- _Description of the task_
Here is a listing; restate all of it exactly.

[Data for processing Boundary: Start]

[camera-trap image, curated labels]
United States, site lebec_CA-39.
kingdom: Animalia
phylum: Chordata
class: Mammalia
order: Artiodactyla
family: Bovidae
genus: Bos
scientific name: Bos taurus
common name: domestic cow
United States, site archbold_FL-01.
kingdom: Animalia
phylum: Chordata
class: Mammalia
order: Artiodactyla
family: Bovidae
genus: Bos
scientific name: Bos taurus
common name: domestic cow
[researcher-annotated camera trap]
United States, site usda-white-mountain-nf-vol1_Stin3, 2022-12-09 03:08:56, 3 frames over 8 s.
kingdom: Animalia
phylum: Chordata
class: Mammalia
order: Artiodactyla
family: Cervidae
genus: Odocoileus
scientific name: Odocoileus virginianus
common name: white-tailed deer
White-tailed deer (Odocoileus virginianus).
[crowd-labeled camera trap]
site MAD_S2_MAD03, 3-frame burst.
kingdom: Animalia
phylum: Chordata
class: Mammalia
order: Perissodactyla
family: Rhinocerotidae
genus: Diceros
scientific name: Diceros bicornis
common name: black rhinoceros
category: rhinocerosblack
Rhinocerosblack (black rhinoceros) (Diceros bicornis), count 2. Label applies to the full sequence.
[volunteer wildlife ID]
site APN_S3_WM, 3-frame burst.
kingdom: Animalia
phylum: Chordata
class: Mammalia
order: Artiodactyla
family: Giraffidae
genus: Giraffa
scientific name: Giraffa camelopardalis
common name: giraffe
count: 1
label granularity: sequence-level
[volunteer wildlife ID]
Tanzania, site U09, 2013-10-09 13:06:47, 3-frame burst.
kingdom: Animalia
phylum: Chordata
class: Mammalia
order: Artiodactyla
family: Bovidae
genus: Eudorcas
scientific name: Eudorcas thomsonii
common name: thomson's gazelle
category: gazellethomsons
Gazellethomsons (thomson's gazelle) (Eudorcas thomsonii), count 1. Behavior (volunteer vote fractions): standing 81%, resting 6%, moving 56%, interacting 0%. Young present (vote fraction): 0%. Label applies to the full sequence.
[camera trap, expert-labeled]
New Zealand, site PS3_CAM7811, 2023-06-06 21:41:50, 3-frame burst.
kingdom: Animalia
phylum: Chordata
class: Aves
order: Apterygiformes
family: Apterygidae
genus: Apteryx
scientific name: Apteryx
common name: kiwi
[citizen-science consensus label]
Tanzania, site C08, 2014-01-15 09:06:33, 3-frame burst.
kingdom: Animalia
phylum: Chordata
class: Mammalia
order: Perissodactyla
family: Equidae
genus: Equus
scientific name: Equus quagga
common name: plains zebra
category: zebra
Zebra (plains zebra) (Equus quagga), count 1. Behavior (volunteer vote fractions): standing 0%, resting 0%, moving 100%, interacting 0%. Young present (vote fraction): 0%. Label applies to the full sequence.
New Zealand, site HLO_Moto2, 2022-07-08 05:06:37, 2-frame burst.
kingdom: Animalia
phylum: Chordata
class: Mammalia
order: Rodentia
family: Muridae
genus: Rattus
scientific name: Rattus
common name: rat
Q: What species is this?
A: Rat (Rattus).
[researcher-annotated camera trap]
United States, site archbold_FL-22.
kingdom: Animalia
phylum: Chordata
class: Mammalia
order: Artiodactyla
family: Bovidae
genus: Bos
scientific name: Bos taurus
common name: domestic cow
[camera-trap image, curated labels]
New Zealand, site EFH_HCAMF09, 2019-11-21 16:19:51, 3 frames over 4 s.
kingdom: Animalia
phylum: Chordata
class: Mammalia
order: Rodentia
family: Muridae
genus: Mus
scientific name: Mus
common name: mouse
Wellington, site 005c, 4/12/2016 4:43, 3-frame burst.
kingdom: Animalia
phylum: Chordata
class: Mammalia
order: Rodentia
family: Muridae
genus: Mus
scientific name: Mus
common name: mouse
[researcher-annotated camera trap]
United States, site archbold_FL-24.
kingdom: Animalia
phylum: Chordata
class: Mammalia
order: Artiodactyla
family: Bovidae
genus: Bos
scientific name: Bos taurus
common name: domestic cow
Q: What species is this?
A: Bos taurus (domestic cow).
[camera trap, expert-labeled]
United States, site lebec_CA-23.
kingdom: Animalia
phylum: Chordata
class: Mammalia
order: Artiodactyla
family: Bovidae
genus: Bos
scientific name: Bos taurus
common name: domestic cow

[Data for processing Boundary: End]

- _Exercise output_
[camera-trap image, curated labels]
United States, site lebec_CA-39.
kingdom: Animalia
phylum: Chordata
class: Mammalia
order: Artiodactyla
family: Bovidae
genus: Bos
scientific name: Bos taurus
common name: domestic cow
United States, site archbold_FL-01.
kingdom: Animalia
phylum: Chordata
class: Mammalia
order: Artiodactyla
family: Bovidae
genus: Bos
scientific name: Bos taurus
common name: domestic cow
[researcher-annotated camera trap]
United States, site usda-white-mountain-nf-vol1_Stin3, 2022-12-09 03:08:56, 3 frames over 8 s.
kingdom: Animalia
phylum: Chordata
class: Mammalia
order: Artiodactyla
family: Cervidae
genus: Odocoileus
scientific name: Odocoileus virginianus
common name: white-tailed deer
White-tailed deer (Odocoileus virginianus).
[crowd-labeled camera trap]
site MAD_S2_MAD03, 3-frame burst.
kingdom: Animalia
phylum: Chordata
class: Mammalia
order: Perissodactyla
family: Rhinocerotidae
genus: Diceros
scientific name: Diceros bicornis
common name: black rhinoceros
category: rhinocerosblack
Rhinocerosblack (black rhinoceros) (Diceros bicornis), count 2. Label applies to the full sequence.
[volunteer wildlife ID]
site APN_S3_WM, 3-frame burst.
kingdom: Animalia
phylum: Chordata
class: Mammalia
order: Artiodactyla
family: Giraffidae
genus: Giraffa
scientific name: Giraffa camelopardalis
common name: giraffe
count: 1
label granularity: sequence-level
[volunteer wildlife ID]
Tanzania, site U09, 2013-10-09 13:06:47, 3-frame burst.
kingdom: Animalia
phylum: Chordata
class: Mammalia
order: Artiodactyla
family: Bovidae
genus: Eudorcas
scientific name: Eudorcas thomsonii
common name: thomson's gazelle
category: gazellethomsons
Gazellethomsons (thomson's gazelle) (Eudorcas thomsonii), count 1. Behavior (volunteer vote fractions): standing 81%, resting 6%, moving 56%, interacting 0%. Young present (vote fraction): 0%. Label applies to the full sequence.
[camera trap, expert-labeled]
New Zealand, site PS3_CAM7811, 2023-06-06 21:41:50, 3-frame burst.
kingdom: Animalia
phylum: Chordata
class: Aves
order: Apterygiformes
family: Apterygidae
genus: Apteryx
scientific name: Apteryx
common name: kiwi
[citizen-science consensus label]
Tanzania, site C08, 2014-01-15 09:06:33, 3-frame burst.
kingdom: Animalia
phylum: Chordata
class: Mammalia
order: Perissodactyla
family: Equidae
genus: Equus
scientific name: Equus quagga
common name: plains zebra
category: zebra
Zebra (plains zebra) (Equus quagga), count 1. Behavior (volunteer vote fractions): standing 0%, resting 0%, moving 100%, interacting 0%. Young present (vote fraction): 0%. Label applies to the full sequence.
New Zealand, site HLO_Moto2, 2022-07-08 05:06:37, 2-frame burst.
kingdom: Animalia
phylum: Chordata
class: Mammalia
order: Rodentia
family: Muridae
genus: Rattus
scientific name: Rattus
common name: rat
Q: What species is this?
A: Rat (Rattus).
[researcher-annotated camera trap]
United States, site archbold_FL-22.
kingdom: Animalia
phylum: Chordata
class: Mammalia
order: Artiodactyla
family: Bovidae
genus: Bos
scientific name: Bos taurus
common name: domestic cow
[camera-trap image, curated labels]
New Zealand, site EFH_HCAMF09, 2019-11-21 16:19:51, 3 frames over 4 s.
kingdom: Animalia
phylum: Chordata
class: Mammalia
order: Rodentia
family: Muridae
genus: Mus
scientific name: Mus
common name: mouse
Wellington, site 005c, 4/12/2016 4:43, 3-frame burst.
kingdom: Animalia
phylum: Chordata
class: Mammalia
order: Rodentia
family: Muridae
genus: Mus
scientific name: Mus
common name: mouse
[researcher-annotated camera trap]
United States, site archbold_FL-24.
kingdom: Animalia
phylum: Chordata
class: Mammalia
order: Artiodactyla
family: Bovidae
genus: Bos
scientific name: Bos taurus
common name: domestic cow
Q: What species is this?
A: Bos taurus (domestic cow).
[camera trap, expert-labeled]
United States, site lebec_CA-23.
kingdom: Animalia
phylum: Chordata
class: Mammalia
order: Artiodactyla
family: Bovidae
genus: Bos
scientific name: Bos taurus
common name: domestic cow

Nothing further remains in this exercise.